The very first days of mammalian embryonic development are accompanied by epigenetic reprogramming and extensive changes in nuclear organization. In particular, genomic regions located at the periphery of the nucleus, termed lamina-associated domains (LADs), undergo major rearrangements after fertilization. However, the role of LADs in regulating gene expression as well as the interplay with various chromatin marks during preimplantation development remains elusive. In this study, we obtained single-cell LAD profiles coupled with the corresponding gene expression readout throughout the first days of mouse development. We detect extensive cell-cell LAD variability at the 2-cell stage, which surprisingly does not seem to functionally affect gene expression.
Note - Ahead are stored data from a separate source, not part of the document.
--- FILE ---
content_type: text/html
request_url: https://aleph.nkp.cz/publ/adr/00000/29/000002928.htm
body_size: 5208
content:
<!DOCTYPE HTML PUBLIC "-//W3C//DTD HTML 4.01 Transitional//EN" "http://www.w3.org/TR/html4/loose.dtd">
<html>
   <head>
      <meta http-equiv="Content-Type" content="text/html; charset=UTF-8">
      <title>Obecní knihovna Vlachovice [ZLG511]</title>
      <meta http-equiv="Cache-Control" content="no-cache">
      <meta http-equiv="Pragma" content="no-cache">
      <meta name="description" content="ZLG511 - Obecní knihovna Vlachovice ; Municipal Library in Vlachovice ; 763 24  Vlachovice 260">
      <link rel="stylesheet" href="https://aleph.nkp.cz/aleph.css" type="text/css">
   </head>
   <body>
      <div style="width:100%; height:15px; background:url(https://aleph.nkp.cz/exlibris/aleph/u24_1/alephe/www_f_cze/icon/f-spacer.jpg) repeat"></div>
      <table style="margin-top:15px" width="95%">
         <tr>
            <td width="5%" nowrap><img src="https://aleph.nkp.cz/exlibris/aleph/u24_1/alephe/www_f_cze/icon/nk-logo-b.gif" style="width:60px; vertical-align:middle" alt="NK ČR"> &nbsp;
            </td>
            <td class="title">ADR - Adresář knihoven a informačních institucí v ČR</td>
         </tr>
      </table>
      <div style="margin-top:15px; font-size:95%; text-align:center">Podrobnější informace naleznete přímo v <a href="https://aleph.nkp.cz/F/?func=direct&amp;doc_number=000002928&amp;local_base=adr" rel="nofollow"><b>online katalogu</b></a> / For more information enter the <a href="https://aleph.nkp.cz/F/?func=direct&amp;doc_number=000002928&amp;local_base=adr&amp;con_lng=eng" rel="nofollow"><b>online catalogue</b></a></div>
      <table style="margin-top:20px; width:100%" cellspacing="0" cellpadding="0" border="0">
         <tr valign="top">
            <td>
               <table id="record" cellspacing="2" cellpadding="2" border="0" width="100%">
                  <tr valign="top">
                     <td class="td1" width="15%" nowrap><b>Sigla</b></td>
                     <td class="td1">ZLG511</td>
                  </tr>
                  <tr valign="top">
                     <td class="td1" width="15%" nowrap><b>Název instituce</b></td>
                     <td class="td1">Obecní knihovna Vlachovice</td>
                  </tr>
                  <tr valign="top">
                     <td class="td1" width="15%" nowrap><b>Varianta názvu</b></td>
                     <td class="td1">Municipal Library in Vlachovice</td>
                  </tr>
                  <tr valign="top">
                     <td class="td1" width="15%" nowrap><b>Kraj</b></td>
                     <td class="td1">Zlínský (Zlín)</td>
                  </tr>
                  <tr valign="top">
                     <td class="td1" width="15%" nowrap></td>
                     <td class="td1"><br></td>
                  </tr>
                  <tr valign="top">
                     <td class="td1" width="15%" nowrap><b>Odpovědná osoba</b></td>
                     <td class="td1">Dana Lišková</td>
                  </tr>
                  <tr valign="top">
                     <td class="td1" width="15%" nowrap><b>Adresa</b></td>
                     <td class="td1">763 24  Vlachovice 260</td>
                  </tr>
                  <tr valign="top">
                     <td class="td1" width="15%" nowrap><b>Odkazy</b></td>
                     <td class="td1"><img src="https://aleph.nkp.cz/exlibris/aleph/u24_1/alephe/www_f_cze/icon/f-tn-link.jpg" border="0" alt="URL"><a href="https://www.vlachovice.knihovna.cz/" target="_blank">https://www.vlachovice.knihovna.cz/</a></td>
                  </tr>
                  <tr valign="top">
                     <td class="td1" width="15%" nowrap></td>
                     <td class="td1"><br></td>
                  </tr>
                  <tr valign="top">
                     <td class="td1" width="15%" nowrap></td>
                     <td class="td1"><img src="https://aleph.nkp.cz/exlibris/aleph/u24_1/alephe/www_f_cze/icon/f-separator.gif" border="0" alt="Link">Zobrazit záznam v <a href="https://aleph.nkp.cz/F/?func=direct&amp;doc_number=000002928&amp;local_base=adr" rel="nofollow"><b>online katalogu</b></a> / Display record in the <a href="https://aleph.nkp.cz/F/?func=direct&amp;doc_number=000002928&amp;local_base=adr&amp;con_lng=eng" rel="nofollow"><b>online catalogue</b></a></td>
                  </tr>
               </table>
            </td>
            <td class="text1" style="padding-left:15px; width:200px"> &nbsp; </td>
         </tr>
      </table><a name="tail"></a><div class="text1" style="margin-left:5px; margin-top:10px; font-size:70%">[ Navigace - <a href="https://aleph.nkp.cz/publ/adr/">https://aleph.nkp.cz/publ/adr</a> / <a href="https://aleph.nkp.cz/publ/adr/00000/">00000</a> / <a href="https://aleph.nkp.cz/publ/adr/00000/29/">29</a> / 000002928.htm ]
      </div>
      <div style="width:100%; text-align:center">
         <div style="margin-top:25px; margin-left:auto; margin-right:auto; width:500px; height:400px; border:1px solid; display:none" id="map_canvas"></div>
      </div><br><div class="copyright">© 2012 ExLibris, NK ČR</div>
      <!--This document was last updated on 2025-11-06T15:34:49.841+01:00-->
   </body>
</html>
This suggests an unusual uncoupling between 3D-nuclear genome organization and gene expression during totipotent developmental stages. By analyzing LAD dynamics and chromatin states across early developmental stages in an allelic-specific manner, we identify genomic regions that transiently detach from the nuclear lamina and are enriched by non-canonical H3K27me3. Upon maternal knock-out of a component of the Polycomb repressive complex 2 and concomitant loss of H3K27me3 during early embryogenesis, these regions relocate to the lamina at the 2-cell stage. Our results suggest that H3K27me3 is the prime determinant in establishing the atypical distribution of the genome at the nuclear periphery during the first days of embryonic development. This study provides insight into the molecular mechanisms regulating nuclear organization of parental genomes during very early mammalian development.